[RFC/PATCH LGUEST X86_64 00/13] Lguest for the x86_64
rostedt at goodmis.org
Thu Mar 8 09:38:12 PST 2007
Lately, Glauber and I have been working on getting both paravirt_ops
and lguest running on the x86_64.
I already pushed the x86_64 patches and as promised, I'm pushing now the
This patches are greatly influenced by Rusty Russell, and we tried to stay
somewhat consistent with his work on the i386. But there are some major
differences that we had to over come. Here's some of the thought we put
x86_64 has a much larger virtual space
x86_64 has 4 levels of page tables!!!!
Because of the large virtual address space that the x86_64 gives
us, we were originally going to map both the guest and the host
in the same address space. This would be great, and we thought
we could do this. One major requirement we had was to have one
kernel for both the host and a guest. But we thought with the
relocatable kernel going upstream, we could use that and have a
single kernel mapped in two locations.
The problem we found with the relocatable kernel, is that it seemed
to be focused on being located in two different locations of physical
memory and not virtual! So it would remap itself to the virtual address
and then look at the physical. This means that it wasn't an option
to do it this way.
So back to the drawing board!
What we came up instead, was to be a little like i386 lguest and
have the hypervisor mapped in only. So how to do this and not
cause too much change in the kernel?
Well, it would be nice to have the hypervisor text mapped in at
the same virtual address for both the host and the guest. But how
to do this easily?
Well, the solution that we came up with, was to use a FIXMAP area.
Well this way, since we plan on using the same kernel for both the
guest and the host, this will guarantee a location in the guest
virtual address space that the host can use, and the guest will not.
Since it is virtual, we can make it as big as we need.
So we map the hypervisor text into this area for both the host
and the guest. The guest permissions for this area will obviously
be restricted to DPL 0 only (guest runs in PL 3).
Now what about guest data. Well, as suppose to the i386 code, we
don't put any data in the hypervisor.S. All data will be put into
a guest shared data structure. This structure is called lguest_vcpu.

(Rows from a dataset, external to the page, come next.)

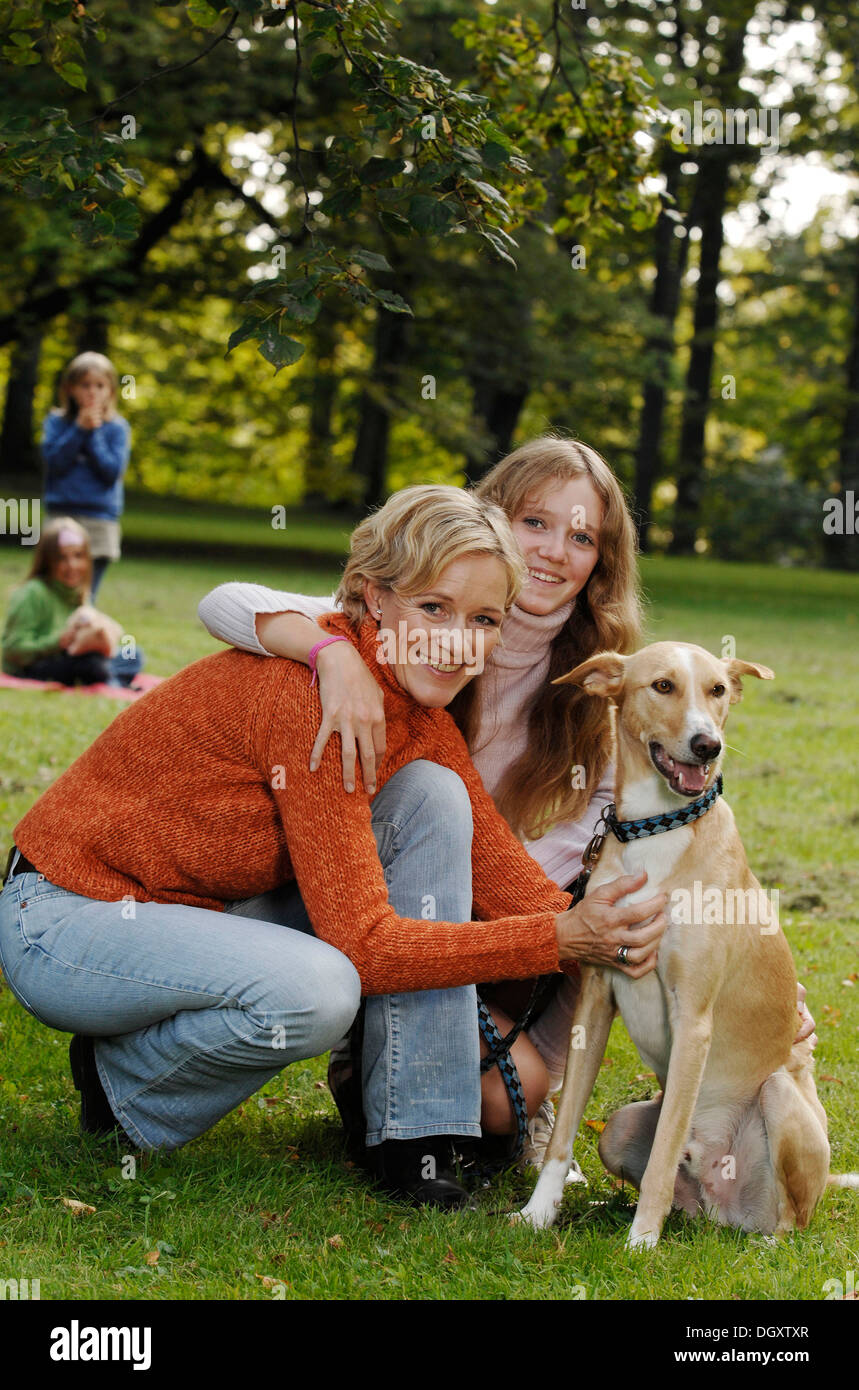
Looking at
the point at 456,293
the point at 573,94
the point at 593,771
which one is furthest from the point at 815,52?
the point at 593,771

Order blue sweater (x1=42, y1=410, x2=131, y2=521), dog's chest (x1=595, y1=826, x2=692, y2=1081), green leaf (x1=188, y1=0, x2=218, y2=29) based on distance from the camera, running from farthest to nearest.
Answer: blue sweater (x1=42, y1=410, x2=131, y2=521), green leaf (x1=188, y1=0, x2=218, y2=29), dog's chest (x1=595, y1=826, x2=692, y2=1081)

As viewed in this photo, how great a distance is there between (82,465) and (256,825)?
892cm

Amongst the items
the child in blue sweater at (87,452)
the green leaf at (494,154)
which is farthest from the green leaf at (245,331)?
the child in blue sweater at (87,452)

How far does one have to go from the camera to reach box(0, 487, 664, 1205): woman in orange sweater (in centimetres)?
319

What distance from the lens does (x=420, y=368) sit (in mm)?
21312

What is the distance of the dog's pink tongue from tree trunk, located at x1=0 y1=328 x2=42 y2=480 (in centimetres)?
2536

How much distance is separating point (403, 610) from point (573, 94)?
10.1ft

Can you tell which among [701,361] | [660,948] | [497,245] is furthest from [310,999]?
[701,361]

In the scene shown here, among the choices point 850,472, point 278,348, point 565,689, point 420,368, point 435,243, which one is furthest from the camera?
point 850,472

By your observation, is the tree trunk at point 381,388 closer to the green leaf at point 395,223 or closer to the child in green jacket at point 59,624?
the child in green jacket at point 59,624

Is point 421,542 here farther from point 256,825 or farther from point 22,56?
point 22,56

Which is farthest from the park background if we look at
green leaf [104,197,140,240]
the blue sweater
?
the blue sweater

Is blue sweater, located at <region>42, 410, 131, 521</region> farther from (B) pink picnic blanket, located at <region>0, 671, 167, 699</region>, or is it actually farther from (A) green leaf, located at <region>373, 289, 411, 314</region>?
(A) green leaf, located at <region>373, 289, 411, 314</region>

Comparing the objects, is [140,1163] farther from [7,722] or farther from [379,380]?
[379,380]
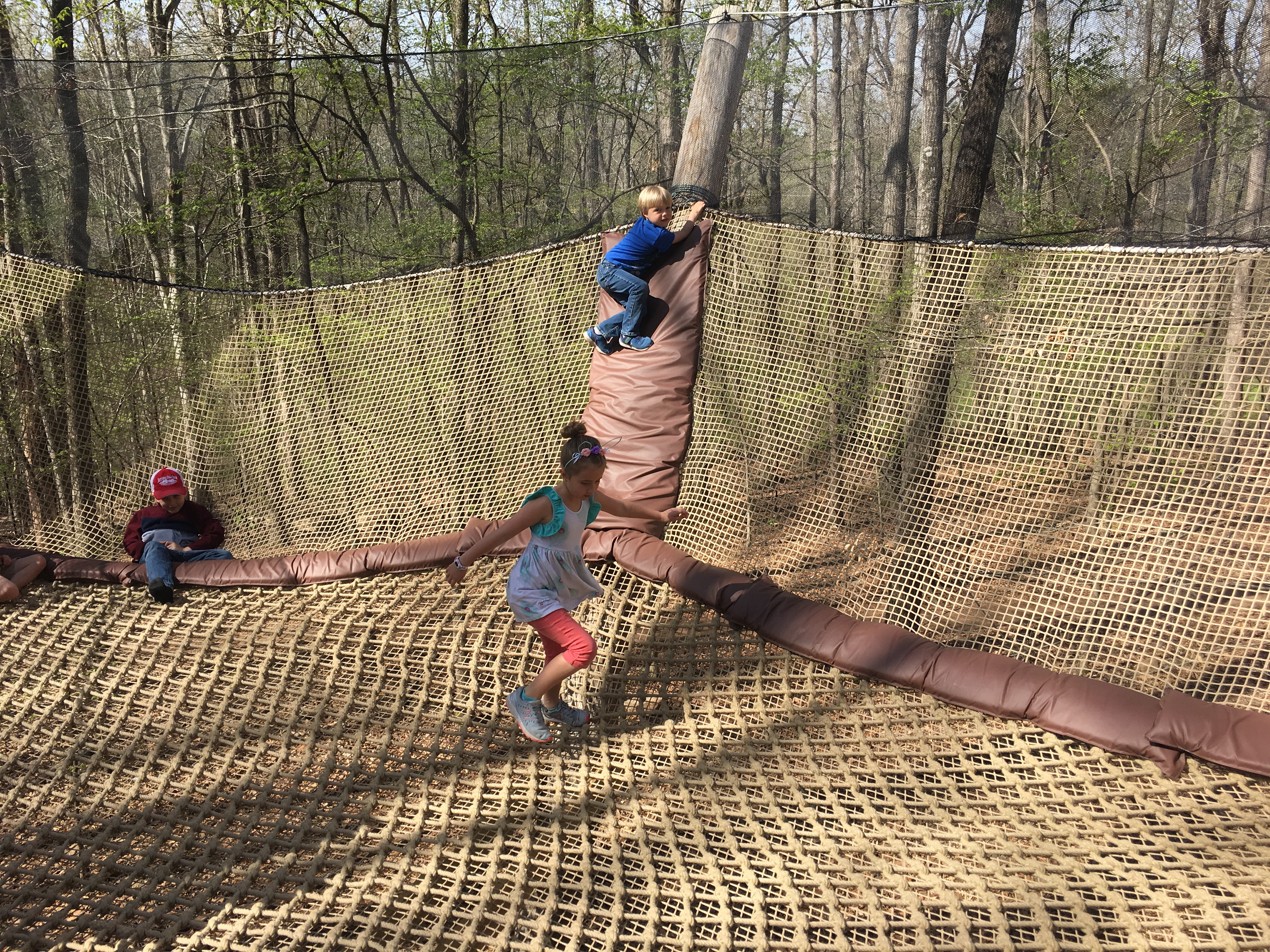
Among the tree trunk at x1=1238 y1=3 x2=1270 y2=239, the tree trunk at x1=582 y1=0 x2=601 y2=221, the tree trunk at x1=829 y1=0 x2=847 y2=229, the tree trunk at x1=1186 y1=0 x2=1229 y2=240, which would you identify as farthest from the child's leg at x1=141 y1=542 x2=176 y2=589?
the tree trunk at x1=1238 y1=3 x2=1270 y2=239

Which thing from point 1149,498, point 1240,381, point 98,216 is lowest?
point 1149,498

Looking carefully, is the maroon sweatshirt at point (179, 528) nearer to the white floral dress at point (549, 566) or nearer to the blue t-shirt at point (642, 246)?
the white floral dress at point (549, 566)

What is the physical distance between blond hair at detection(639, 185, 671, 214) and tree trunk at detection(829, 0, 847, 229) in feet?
2.60

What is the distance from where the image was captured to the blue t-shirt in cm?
378

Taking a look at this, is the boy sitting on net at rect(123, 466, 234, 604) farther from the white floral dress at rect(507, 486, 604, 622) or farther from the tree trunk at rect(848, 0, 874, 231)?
the tree trunk at rect(848, 0, 874, 231)

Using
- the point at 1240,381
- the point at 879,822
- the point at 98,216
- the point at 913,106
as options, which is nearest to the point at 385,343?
the point at 98,216

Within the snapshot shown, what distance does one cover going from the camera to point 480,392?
14.6 feet

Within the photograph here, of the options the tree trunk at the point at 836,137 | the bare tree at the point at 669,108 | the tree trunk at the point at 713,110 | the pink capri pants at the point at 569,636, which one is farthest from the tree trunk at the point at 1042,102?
the pink capri pants at the point at 569,636

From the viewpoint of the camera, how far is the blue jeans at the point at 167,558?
3936 millimetres

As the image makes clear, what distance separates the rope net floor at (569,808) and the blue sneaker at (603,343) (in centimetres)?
113

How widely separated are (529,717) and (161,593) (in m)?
2.20

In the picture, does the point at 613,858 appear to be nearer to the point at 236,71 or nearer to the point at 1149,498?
the point at 1149,498

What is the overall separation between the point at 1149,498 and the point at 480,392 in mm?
3110

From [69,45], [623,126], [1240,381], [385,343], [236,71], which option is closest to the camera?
[1240,381]
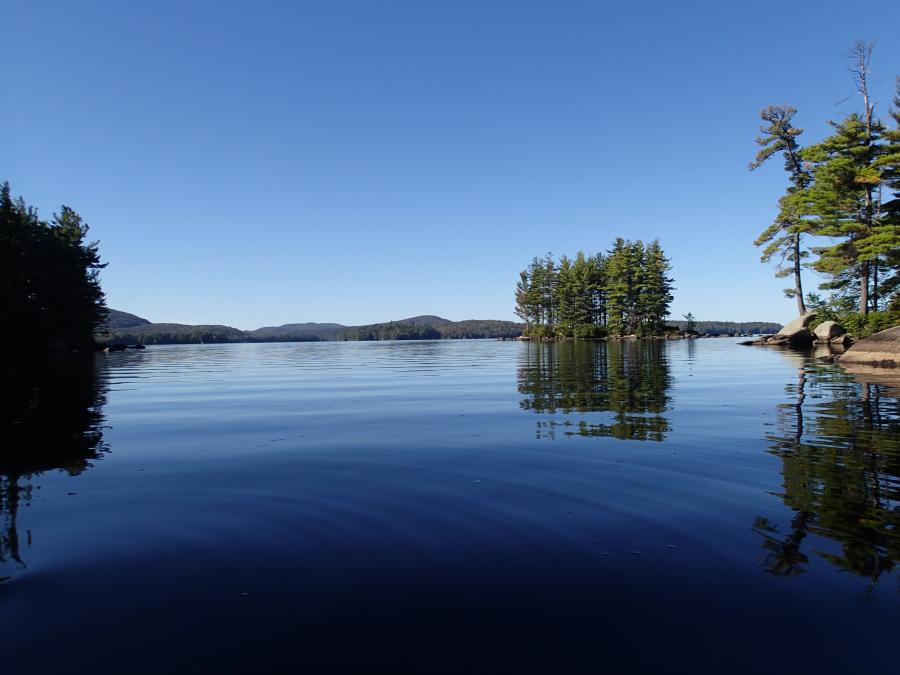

So each guest (and eventually, each guest cpu) will have it's own
lguest_vcpu, and this structure will be mapped into this HV FIXMAP
area for both the host and the guest in the same location.
What's also nice about this, is that the host can see all the
guest vcpu shared data, but each guest will only have access to
their own, and only while running in dpl 0.
These vcpu structures holds lots of data, from the hosts current
gdt and idt pointer, to the cr3's (both guest and host), an
NMI trampoline section, and lots more.
Each guest also has a unique lguest_guest_info structure that stores
generic data for the guest, but nothing that would be needed for
running a specific VCPU.
Loading the hypervisor:
As opposed to compiling a hypervisor.c blob, we build instead the
hypervisor itself into the lg.o module. We snap shot it with
start and end tags and align it so that it sits on it's own page.
We then use the tags to map it into the HV FIXMAP area.
On starting a guest, the lguest64 loader maps it into memory the same
way as the lguest32 does. And then calls into the kernel the same
way as well.
But once in the kernel, we do things slightly differently.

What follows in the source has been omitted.